──────── DOCUMENT SEGMENT ────────

The ripeness dilemma for Santa Lucia Highlands pinot

The Santa Lucia Highlands appellation is Monterey County’s most celebrated location for wine, and its reputation was built on rich, dramatic pinot noir. Pinots from producers like Pisoni, Roar, Siduri and Testarossa are highly sought after.

I taste pinots from several producers in the appellation on a regular basis, but it has been a few years since I had attended the annual tasting held by the Santa Lucia Highlands Wine Artisans. More than 30 wineries were represented at the tasting in Carmel Valley, and most of them make pinot noir, so it was an opportunity to get a wider view of what’s happening in the appellation. Most pinots were from 2013 and 2014.

There’s little question that fans of ripe, bold pinots will love these wines. I generally expect to find a few that are over the top with their ripeness, but I was dismayed by how pervasive this overripe character was at the tasting. Many of the wines were simply heavy, without much freshness or charm. And this from an appellation that’s marked by its moderate climate.

The Santa Lucia Highlands is an 18-mile-long strip of land that climbs up the western edge of the Salinas Valley into the lower slopes of the Santa Lucia Mountains. Temperatures vary along the length of the appellation: The northern end is just 16 miles from chilly Monterey Bay, so it’s colder and foggier than the south. Really hot temperatures are rare, and afternoon winds from the bay whip down the valley most afternoons, cooling the entire appellation. A number of winemakers have told me over the years that the grapes have such high natural acidity that they have to wait for levels to drop before they pick.

────────

» TASK INSTRUCTIONS:
- 1) Update the article on Santa Lucia Highlands pinot by giving it again, starting with "I taste pinots" and going on through "2013 and 2014.", with "Carmel Valley" changed to "Monterey".
- 2) Answer these questions using the article on Santa Lucia Highlands pinot:
(a) How many wineries were represented at the tasting?
(b) Which vintages were most of the pinots from?
(c) How far is the northern end of the appellation from Monterey Bay?
- 3) Continue the article on Santa Lucia Highlands pinot from its final sentence.

──────── RECORDS ────────

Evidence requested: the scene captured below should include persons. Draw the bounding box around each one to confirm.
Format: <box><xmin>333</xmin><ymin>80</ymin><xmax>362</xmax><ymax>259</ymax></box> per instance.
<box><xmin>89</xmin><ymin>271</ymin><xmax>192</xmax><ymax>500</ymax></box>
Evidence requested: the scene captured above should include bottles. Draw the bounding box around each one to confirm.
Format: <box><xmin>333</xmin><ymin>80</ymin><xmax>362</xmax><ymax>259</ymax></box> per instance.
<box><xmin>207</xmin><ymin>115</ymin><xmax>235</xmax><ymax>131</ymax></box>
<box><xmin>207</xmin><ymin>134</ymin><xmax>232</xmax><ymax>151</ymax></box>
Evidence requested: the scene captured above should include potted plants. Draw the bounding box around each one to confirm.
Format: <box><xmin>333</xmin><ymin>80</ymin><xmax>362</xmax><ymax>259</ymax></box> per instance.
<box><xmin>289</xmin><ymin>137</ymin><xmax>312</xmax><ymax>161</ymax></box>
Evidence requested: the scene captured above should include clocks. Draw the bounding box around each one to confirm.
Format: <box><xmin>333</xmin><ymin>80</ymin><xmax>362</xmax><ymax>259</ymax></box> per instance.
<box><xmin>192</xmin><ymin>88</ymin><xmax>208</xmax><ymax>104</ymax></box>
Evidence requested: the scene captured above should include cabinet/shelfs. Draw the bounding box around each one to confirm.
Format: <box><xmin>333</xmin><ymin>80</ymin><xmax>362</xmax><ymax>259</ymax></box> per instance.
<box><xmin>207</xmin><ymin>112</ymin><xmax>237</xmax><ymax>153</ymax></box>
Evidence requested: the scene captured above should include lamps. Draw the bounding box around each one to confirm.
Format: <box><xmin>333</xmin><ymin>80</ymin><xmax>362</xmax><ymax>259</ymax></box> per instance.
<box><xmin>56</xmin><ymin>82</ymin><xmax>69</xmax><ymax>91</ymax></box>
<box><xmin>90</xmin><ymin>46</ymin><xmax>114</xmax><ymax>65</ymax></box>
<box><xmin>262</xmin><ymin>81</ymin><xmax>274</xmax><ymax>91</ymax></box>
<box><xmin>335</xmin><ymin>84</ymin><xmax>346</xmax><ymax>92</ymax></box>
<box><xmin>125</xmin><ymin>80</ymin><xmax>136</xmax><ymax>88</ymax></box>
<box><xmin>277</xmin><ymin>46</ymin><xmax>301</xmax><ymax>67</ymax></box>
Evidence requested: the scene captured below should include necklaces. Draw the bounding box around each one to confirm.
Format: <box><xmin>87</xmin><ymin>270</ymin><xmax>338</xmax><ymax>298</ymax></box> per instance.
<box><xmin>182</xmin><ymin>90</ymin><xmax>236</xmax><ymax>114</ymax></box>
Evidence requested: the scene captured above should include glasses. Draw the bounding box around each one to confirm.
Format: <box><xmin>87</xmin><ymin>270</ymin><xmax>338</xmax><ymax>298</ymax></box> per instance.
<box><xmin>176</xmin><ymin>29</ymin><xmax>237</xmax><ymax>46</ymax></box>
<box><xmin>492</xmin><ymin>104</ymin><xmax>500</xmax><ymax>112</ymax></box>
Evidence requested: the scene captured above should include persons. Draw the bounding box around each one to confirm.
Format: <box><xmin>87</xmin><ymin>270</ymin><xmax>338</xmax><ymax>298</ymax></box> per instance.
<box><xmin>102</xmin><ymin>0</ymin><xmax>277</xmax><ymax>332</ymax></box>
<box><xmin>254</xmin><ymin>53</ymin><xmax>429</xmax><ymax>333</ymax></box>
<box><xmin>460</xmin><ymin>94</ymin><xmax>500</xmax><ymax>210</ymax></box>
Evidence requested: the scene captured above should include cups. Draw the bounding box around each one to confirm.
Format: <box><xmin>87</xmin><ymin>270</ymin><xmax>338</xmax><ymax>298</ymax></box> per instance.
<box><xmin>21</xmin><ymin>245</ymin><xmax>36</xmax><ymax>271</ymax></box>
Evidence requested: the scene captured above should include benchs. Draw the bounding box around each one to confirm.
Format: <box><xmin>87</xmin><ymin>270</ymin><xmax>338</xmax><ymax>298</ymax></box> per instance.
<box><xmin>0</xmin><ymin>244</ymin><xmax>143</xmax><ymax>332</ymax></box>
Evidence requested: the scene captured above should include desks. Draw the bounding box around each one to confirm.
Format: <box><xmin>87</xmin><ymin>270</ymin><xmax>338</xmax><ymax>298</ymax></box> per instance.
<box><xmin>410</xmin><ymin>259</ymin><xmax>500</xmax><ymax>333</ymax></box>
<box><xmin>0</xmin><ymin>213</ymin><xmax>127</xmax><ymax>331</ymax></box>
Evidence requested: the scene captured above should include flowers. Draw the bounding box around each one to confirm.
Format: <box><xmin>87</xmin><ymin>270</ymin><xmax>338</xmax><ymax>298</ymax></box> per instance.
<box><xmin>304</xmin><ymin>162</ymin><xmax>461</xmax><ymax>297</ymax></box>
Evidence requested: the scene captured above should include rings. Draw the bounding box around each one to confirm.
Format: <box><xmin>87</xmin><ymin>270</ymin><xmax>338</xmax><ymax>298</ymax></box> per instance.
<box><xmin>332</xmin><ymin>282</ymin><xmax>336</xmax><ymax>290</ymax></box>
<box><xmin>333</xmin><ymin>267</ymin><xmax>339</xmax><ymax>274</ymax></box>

────────

» EXPECTED OUTPUTS:
- 1)
I taste pinots from several producers in the appellation on a regular basis, but it has been a few years since I had attended the annual tasting held by the Santa Lucia Highlands Wine Artisans. More than 30 wineries were represented at the tasting in Monterey, and most of them make pinot noir, so it was an opportunity to get a wider view of what’s happening in the appellation. Most pinots were from 2013 and 2014.

- 2)
(a) More than 30.
(b) 2013 and 2014.
(c) 16 miles.

- 3)
Maybe some of them shouldn’t have waited so long. Admittedly, 2014 was a warmer vintage. But wineries like Morgan, Testarossa and McIntyre managed to make pinots that are lively and balanced. What happened elsewhere?

morgan label

Among the highlights from the 2014 vintage were the spicy 2014 Morgan “Twelve Clones” Pinot Noir ($34) and the more powerful 2014 Morgan from Garys’ Vineyard ($60); the structured yet pretty 2014 McIntyre Estate Pinot Noir ($42); and the 2014 Roar Pinot Noir from Sierra Mar Vineyard ($52), which has an attractive forest floor note.

Lucia Vineyards, a label owned by the Pisoni family, poured the lively, spicy 2014 Santa Lucia Highlands Pinot Noir ($45), as well as the 2014 from Soberanes Vineyard ($60), which has a slight floral note. The 2014 Testarossa Santa Lucia Highlands Pinot Noir ($45) is plump and lively, while the same winery’s 2014 from Dos Rubios Vineyard ($64) is more structured. The 2014 Siduri Pinot Noir from Pisoni Vineyard ($60) is a ripe, concentrated wine that dances right on the edge but retains some liveliness.

A few wineries were showing 2013 pinots. The 2013 August West Santa Lucia Highlands Pinot Noir ($32) exhibited nice freshness, while the 2013 August West Pinot Noir from Peterson Vineyard ($45) added a touch of forest floor to its pretty fruit. The 2013 Wrath Pinot Noir from Boekenoogen Vineyard ($49) has ample bright fruit and a subtle leafy note, and the 2013 Wrath McIntyre Vineyard Pinot Noir ($49) is quite aromatic and supple. The 2013 Manzoni Estate Home Vineyard Pinot Noir ($35) offers bright flavors of crushed strawberry.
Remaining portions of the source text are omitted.